→ What you are asked to do
From the line that contains "kingdom: Animalia" to the end of the entries, write out every line exactly, including both ends, and nothing more.

── Given information

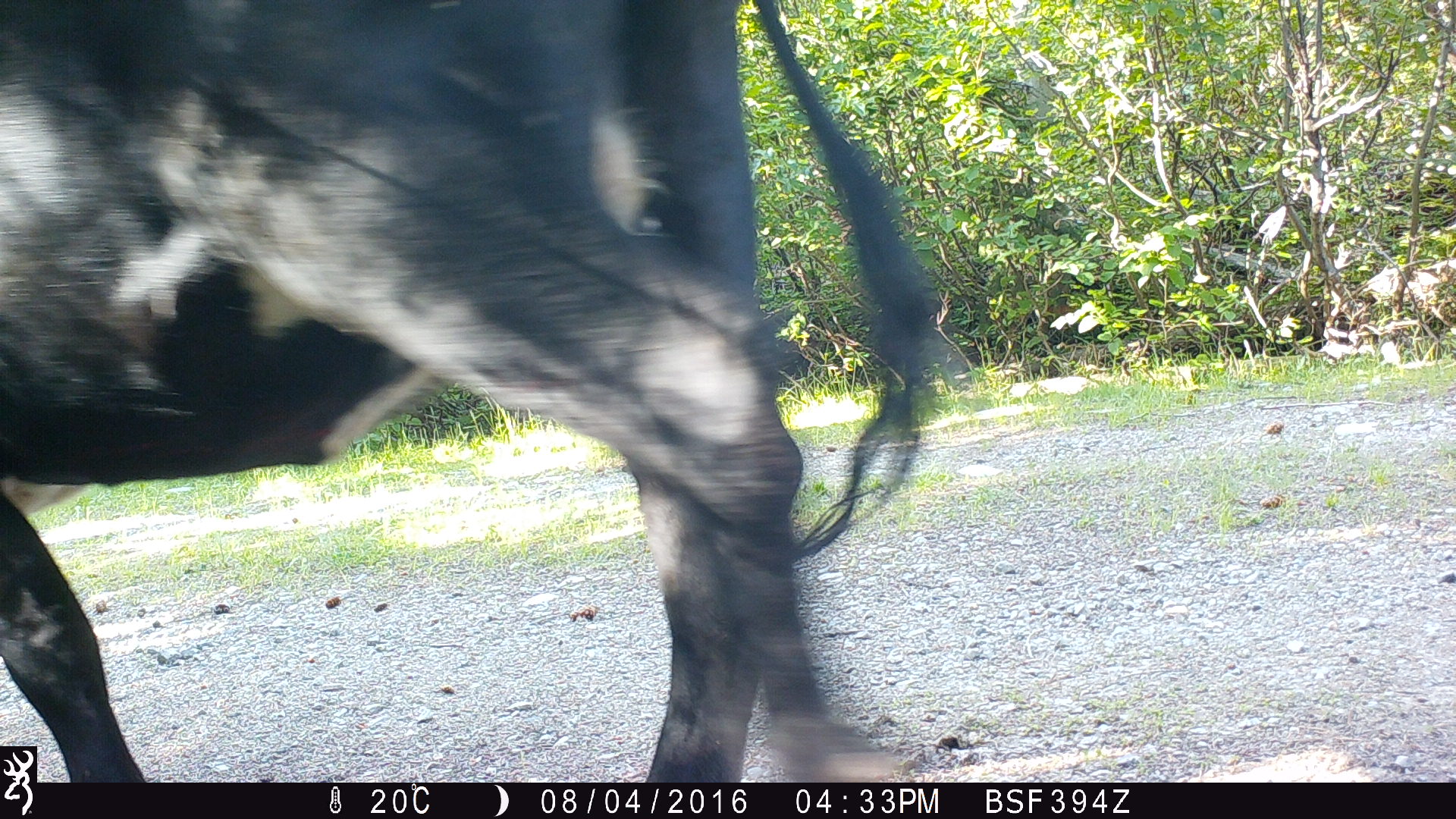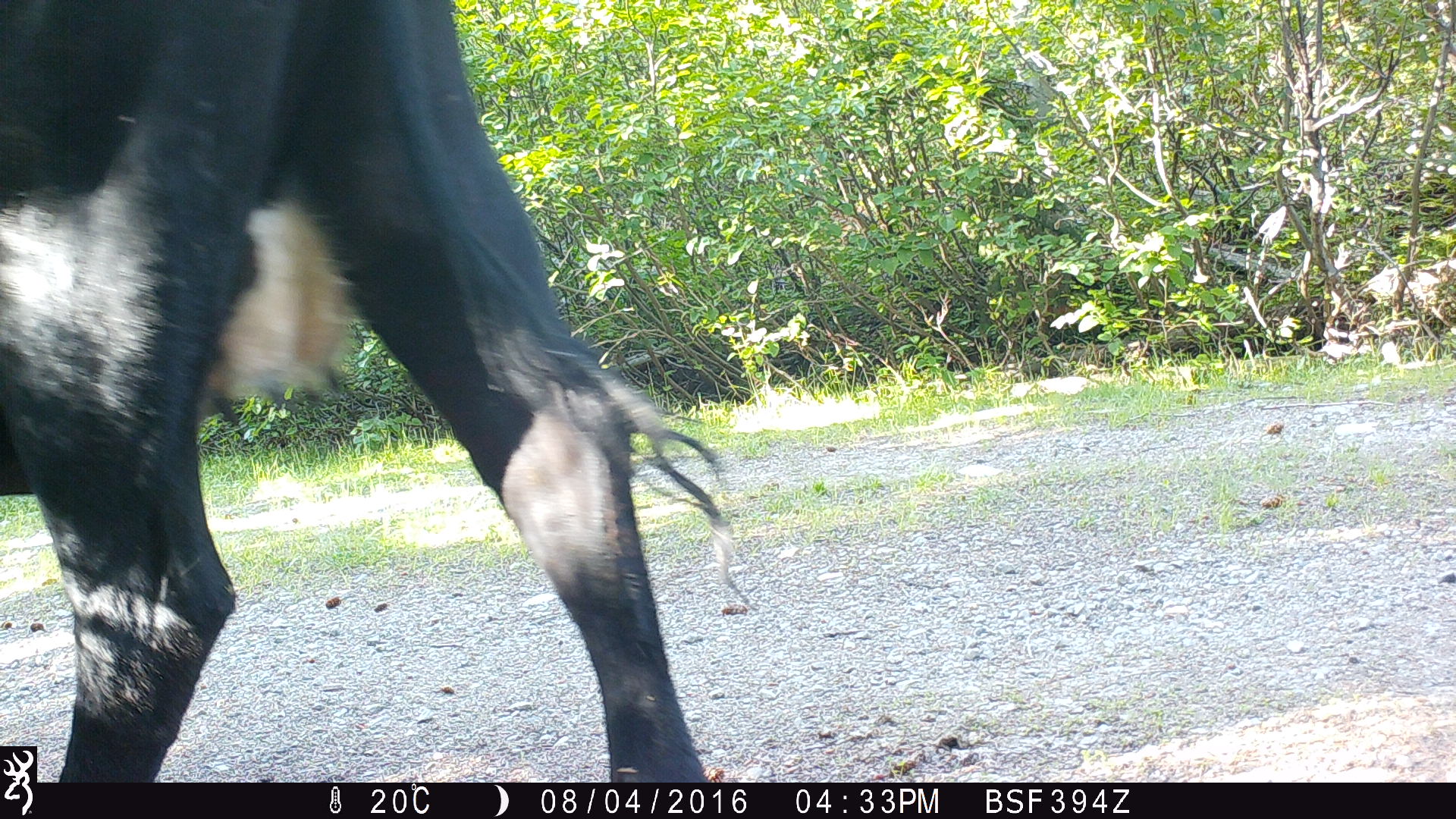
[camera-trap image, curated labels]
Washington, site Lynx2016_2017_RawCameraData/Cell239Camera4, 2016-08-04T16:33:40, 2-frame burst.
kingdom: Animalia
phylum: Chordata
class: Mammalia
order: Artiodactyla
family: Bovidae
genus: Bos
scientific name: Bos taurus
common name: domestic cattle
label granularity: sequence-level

────

→ Exercise response
kingdom: Animalia
phylum: Chordata
class: Mammalia
order: Artiodactyla
family: Bovidae
genus: Bos
scientific name: Bos taurus
common name: domestic cattle
label granularity: sequence-level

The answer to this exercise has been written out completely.